O que é a inteligência artificial – Parte II

Portanto, até agora vimos basicamente o que não é a Inteligência Artificial (AI). Para entender o que ela é, temos que observar os citados três pilares que a compõem:

  • Machine Learning
  • Deep Learning
  • Artificial Neural Network

Machine Learning

Nascido no início dos anos ’80, o Machine Learning é a grande inovação que substitui os códigos de software, escritos à mão por programadores, com outro tipo de instruções para que o computador possa aprender sozinho. A ideia é que se uma máquina, em vez de ser 100% dependente dos softwares humano para saber como realizar uma tarefa, pudesse usar o seu enorme poder computacional para aprender, melhorar a sua avaliação e então completar uma determinada tarefa, obviamente os resultados seriam bem melhores e maiores. Então, ao invés de colocar um software tradicional no computador (Machine), os técnicos permitem que ele aprenda (Learning) inserindo uma grandes quantidades de dados e algoritmos que lhe permitem aprender sozinho como realizar uma determinada tarefa.

O que acontece na prática dentro do cérebro da máquina? Acontece que os algoritmos, que são em si instruções, estudam a massa de dados em entrada, tiram lições, selecionam o que é mais funcional e, em seguida, oferecem ao homem uma tarefa acabada ou uma decisão sobre como fazer algo.

Para dar um exemplo, consideramos a aplicação mais famosa do Machine Learning, que é a visão computacional que será aplicada aos meios de transporte sem condutor (Driverless). O computador usa o Machine Learning para entender os objectos e as formas que estão à frente do carro e executar a tarefa de conduzir. Como mencionado acima, o seu “olho” recebe dos técnicos imensas quantidades de dados sobre esses objectos e formas, aprende a distingui-los usando os seus algoritmos e, consequentemente, tem que completar a tarefa de dirigir o automóvel no meio destes objectos e formas, reconhecê-los e interpretá-los.
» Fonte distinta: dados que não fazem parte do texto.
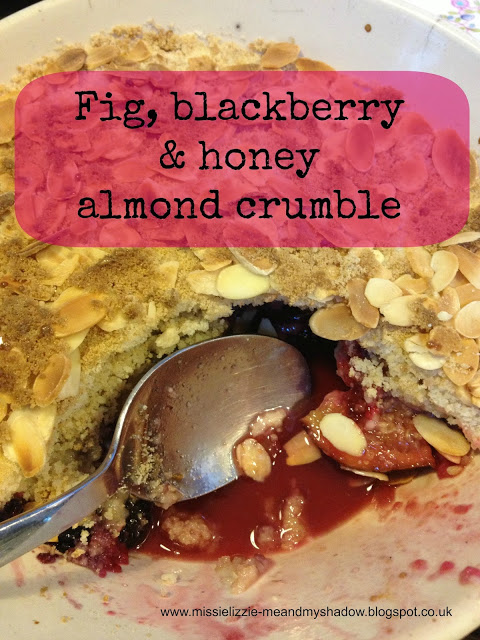 Fig and honey almond topped crumble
Não foi fácil para os pesquisadores no início: pegamos num pião. O pião é molesto: mexe-se, quer atravessar a rua, pára, espera, depois decide proceder mesmo que o semáforo esteja vermelho. Antes que o Machine Learning pudesse reconhecê-lo e evitá-lo, primeiro teve que aprender uma coisa tão simples como onde a sua forma começa e onde termina: só para isso foi necessário um trabalho computacional incrível. Aos nossos olhos, apreender onde uma forma começa e onde acaba parece absurdo, porque para nós a ideia é óbvia: mas não é nada óbvia aos olhos dum computador. Depois há as várias possibilidades: o pião imóvel, de lado, de frente, em movimento, enquanto corre… bilhões de “trivialidades”. Mas a velocidade dos processadores hoje é tal que o progresso do Machine Learning tem sido incrível, e já está a ser utilizado numa infinidade de aplicações industriais, comerciais e tecnológicas, a mais importante das quais é a Medicina de Diagnóstico. Graças ao Machine Learning, um computador pode “ver” milhões de imagens nas placas de raios-x, compara-las, usar esse conhecimento numa placa específica para descobrir o que o médico pode não ter visto. Ou pode conduzir e atropelar o pião, tal como aconteceu há poucos meses nos Estados Unidos. Uma vítima do progresso.

Deep Learning e Artificial Neural Network

São os gémeos dos quais sempre ouvimos quando o assunto for a AI. São, na prática, o mesmo conceito do Machine Learning, mas ainda mais sofisticados e muito mais poderosos.

Vamos começar com os segundos: Artificial Neural Network. Como o próprio nome diz, as Redes Neurais Artificiais são a reprodução (hoje absolutamente rudimentar) do sistema de neurónios que teoricamente cada ser humano deveria ter no cérebro. Uma reprodução que fica no interior dum computador. Em outras palavras: nanda mais códigos de software, mas uma biologia semelhante à humana para fazer as máquinas “pensantes” funcionarem. A ideia não é nada nova, tem cerca de 50 anos, mas só recentemente teve o início prático.

Os pesquisadores constroem camadas de neurónios artificiais (atenção: não são micro plásticos e cobre, mas sim algoritmos) que se conectam entre si. Essas conexões, é claro, não são sequer remotamente ramificadas e capazes como as biológicas, uma vez que são limitadas dentro dum número limitado de possibilidades. Agora, para entender o que acontece numa Rede Neural Artificial e para entender como é, vamos passar para um exemplo prático.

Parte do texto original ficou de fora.